EXERCISE INSTRUCTIONS -> Copy out the rows word for word, starting with the line that contains "If you compare" and going on through the line that contains "17.6 meters".

(Records from a spatial question set)
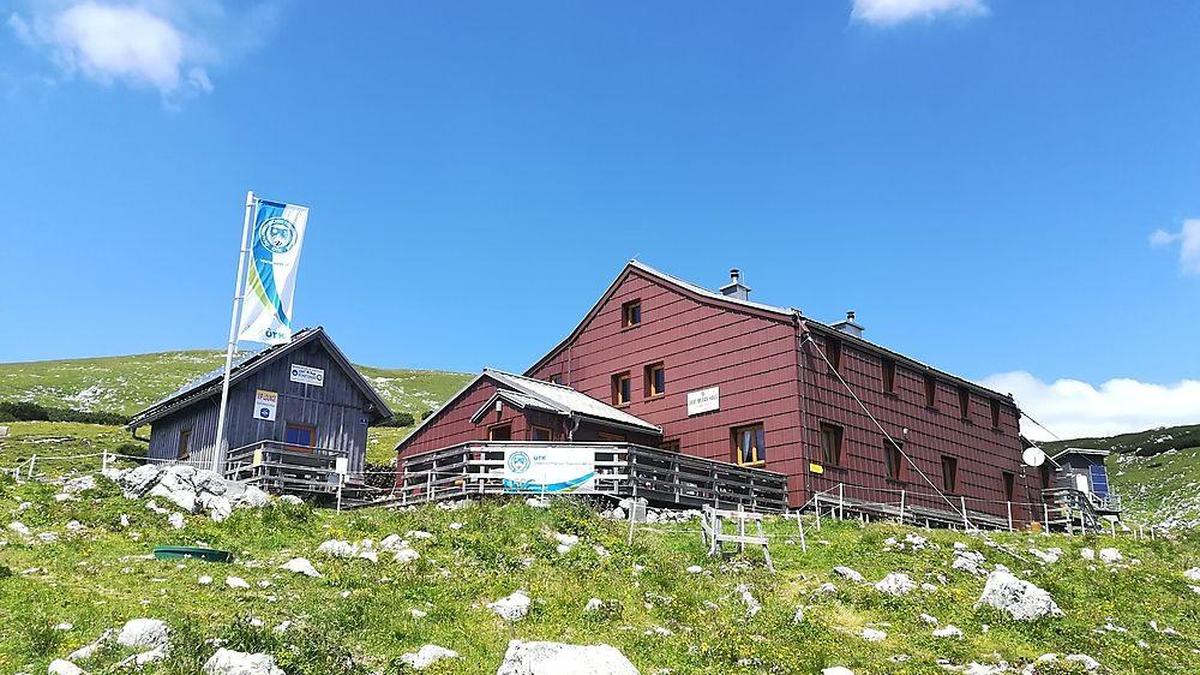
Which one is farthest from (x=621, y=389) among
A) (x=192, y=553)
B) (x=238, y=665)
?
(x=238, y=665)

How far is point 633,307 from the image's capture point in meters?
41.2

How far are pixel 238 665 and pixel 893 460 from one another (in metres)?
30.1

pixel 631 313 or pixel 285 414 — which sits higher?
pixel 631 313

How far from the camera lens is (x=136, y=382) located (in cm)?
11750

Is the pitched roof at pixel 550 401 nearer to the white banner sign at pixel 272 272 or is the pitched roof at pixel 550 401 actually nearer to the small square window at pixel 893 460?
the white banner sign at pixel 272 272

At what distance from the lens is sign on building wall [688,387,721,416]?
3641 centimetres

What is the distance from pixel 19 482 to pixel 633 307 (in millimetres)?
22662

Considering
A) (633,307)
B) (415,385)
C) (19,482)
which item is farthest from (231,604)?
(415,385)

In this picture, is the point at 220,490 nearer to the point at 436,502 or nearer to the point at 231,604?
the point at 436,502

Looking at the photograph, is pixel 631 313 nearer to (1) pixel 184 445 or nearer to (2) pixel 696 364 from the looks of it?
(2) pixel 696 364

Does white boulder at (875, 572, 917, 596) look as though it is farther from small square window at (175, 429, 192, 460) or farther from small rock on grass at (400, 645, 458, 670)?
small square window at (175, 429, 192, 460)

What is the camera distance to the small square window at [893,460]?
124ft

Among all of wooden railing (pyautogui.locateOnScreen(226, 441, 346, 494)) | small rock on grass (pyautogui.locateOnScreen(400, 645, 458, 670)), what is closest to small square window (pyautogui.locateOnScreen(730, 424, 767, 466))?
wooden railing (pyautogui.locateOnScreen(226, 441, 346, 494))

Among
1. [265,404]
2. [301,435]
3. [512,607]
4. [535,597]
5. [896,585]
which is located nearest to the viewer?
[512,607]
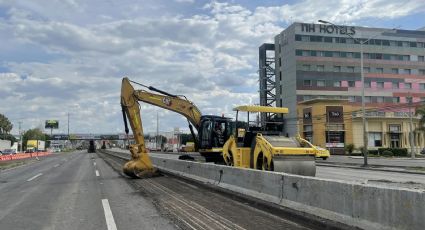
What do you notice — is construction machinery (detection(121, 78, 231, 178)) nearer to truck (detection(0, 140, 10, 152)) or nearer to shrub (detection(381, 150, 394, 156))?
shrub (detection(381, 150, 394, 156))

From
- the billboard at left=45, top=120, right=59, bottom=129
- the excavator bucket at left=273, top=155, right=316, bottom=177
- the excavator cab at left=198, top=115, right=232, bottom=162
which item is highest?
the billboard at left=45, top=120, right=59, bottom=129

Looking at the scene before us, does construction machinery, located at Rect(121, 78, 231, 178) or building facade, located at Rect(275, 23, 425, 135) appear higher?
building facade, located at Rect(275, 23, 425, 135)

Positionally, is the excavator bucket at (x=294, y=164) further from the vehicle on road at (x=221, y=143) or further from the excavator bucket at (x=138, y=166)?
the excavator bucket at (x=138, y=166)

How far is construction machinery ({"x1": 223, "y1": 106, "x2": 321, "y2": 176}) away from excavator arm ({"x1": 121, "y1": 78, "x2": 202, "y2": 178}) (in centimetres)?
411

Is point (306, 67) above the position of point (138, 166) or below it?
above

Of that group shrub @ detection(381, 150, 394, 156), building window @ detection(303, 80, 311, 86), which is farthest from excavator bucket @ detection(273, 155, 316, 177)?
building window @ detection(303, 80, 311, 86)

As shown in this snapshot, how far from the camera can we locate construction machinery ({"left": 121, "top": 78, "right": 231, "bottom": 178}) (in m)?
21.3

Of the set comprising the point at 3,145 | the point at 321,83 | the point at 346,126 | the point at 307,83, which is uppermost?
the point at 321,83

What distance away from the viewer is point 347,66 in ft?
338

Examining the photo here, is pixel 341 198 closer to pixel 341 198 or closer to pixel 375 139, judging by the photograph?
pixel 341 198

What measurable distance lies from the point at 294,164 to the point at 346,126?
69154 millimetres

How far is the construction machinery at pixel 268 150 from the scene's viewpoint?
15680 mm

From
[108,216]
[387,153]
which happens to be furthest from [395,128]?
[108,216]

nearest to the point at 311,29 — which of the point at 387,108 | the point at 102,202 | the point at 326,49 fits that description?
the point at 326,49
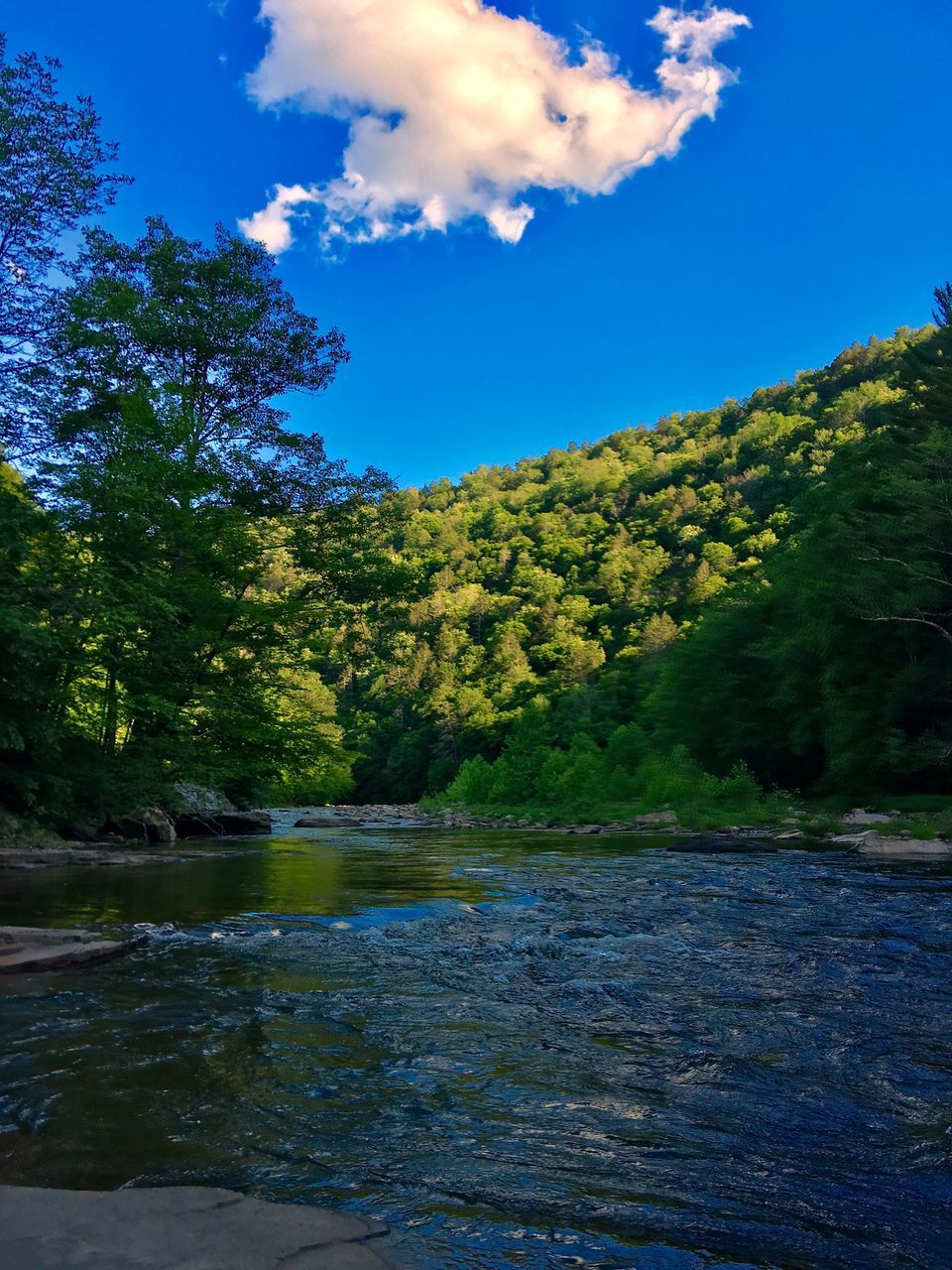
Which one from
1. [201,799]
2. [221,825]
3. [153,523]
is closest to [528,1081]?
[153,523]

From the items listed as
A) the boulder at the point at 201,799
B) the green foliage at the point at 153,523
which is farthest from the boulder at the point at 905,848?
the boulder at the point at 201,799

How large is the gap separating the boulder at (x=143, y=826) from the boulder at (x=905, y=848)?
15105 mm

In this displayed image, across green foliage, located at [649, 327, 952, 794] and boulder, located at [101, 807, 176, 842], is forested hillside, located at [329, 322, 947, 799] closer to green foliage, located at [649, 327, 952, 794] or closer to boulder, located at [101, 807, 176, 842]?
green foliage, located at [649, 327, 952, 794]

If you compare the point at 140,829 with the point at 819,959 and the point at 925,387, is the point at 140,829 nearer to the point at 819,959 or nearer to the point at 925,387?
the point at 819,959

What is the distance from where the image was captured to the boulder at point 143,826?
17.6 meters

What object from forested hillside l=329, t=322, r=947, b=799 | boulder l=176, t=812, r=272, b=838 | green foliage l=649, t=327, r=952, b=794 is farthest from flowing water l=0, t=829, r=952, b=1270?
forested hillside l=329, t=322, r=947, b=799

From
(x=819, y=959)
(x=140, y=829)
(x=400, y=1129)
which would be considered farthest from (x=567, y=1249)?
(x=140, y=829)

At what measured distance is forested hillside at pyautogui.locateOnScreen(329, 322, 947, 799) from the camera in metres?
41.6

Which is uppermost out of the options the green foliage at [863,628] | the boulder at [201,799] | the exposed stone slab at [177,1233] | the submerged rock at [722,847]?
the green foliage at [863,628]

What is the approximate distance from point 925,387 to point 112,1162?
39517 millimetres

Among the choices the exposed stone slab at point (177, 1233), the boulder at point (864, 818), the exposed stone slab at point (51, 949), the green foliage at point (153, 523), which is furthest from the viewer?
the boulder at point (864, 818)

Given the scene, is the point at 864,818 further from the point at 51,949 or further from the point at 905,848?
the point at 51,949

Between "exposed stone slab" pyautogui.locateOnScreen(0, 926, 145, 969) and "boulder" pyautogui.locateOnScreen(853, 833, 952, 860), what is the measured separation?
1331 centimetres

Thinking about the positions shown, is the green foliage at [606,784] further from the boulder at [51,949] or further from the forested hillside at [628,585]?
the boulder at [51,949]
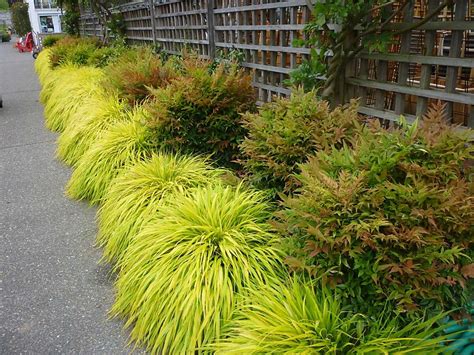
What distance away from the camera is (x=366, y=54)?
3379mm

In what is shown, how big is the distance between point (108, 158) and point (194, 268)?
2.18m

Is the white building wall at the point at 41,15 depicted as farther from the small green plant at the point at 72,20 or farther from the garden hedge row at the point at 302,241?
the garden hedge row at the point at 302,241

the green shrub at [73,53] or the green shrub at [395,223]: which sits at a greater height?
the green shrub at [73,53]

RESULT FOR THIS EXERCISE ->
If you compare the point at 140,829 with the point at 819,959 and the point at 925,387, is the point at 140,829 nearer to the point at 819,959 or nearer to the point at 925,387?
the point at 819,959

What is the distance from where the image was captured to the boulder at point 143,826?
17.6 meters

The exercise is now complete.